On some data sets I tried, the normal distribution estimated by $\mathcal{N}(\text{median}(x), \text{median}|x – \text{median}(x)|)$ seems to produce a much better fit than the classic $\mathcal{N}(\hat\mu, \hat\sigma)$ using mean and RMS deviation.

Is there any reason to not use the median if you assume there are some outliers in the data set? Do you know some reference for this approach? A quick search on Google didn't find me useful results that discuss the benefits of using medians here (but obviously, "normal distribution parameter estimation median" is not a very specific set of search terms).

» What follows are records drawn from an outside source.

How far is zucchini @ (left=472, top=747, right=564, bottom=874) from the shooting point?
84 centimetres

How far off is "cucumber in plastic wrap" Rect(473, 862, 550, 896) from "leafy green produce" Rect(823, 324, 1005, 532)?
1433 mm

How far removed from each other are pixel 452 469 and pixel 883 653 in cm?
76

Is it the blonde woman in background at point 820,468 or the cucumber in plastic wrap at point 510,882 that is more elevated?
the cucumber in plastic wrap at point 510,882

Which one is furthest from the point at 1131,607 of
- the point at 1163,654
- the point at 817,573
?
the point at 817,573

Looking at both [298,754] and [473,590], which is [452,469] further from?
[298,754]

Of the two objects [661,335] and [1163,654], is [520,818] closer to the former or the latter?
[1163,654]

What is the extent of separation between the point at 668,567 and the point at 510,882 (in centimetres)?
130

The median deviation, is it biased? Should I multiply it with $\frac{n-1}{n}$ to reduce bias?

Do you know similar robust parameter estimation approaches for other distributions such as Gamma distribution or the Exponentially modified Gaussian distribution (which needs Skewness in parameter estimation, and outliers really mess up this value)?

Best Answer

The observation that in an example involving data drawn from a contaminated Gaussian distribution, you'd get better estimates of the parameters describing the bulk of the data by using the $\text{mad}$ instead of $\text{med}|x-\text{med}(x)|$ where $\text{mad}(x)$ is:

$$\text{mad}=1.4826\times\text{med}|x-\text{med}(x)|$$

--where, $(\Phi^{-1}(0.75))^{-1}=1.4826$ is a consistency factor designed to ensure that $$\text{E}(\text{mad}(x)^2)=\text{Var}(x)$$ when $x$ is uncontaminated-- was originally made by Gauss (Walker, H. (1931)).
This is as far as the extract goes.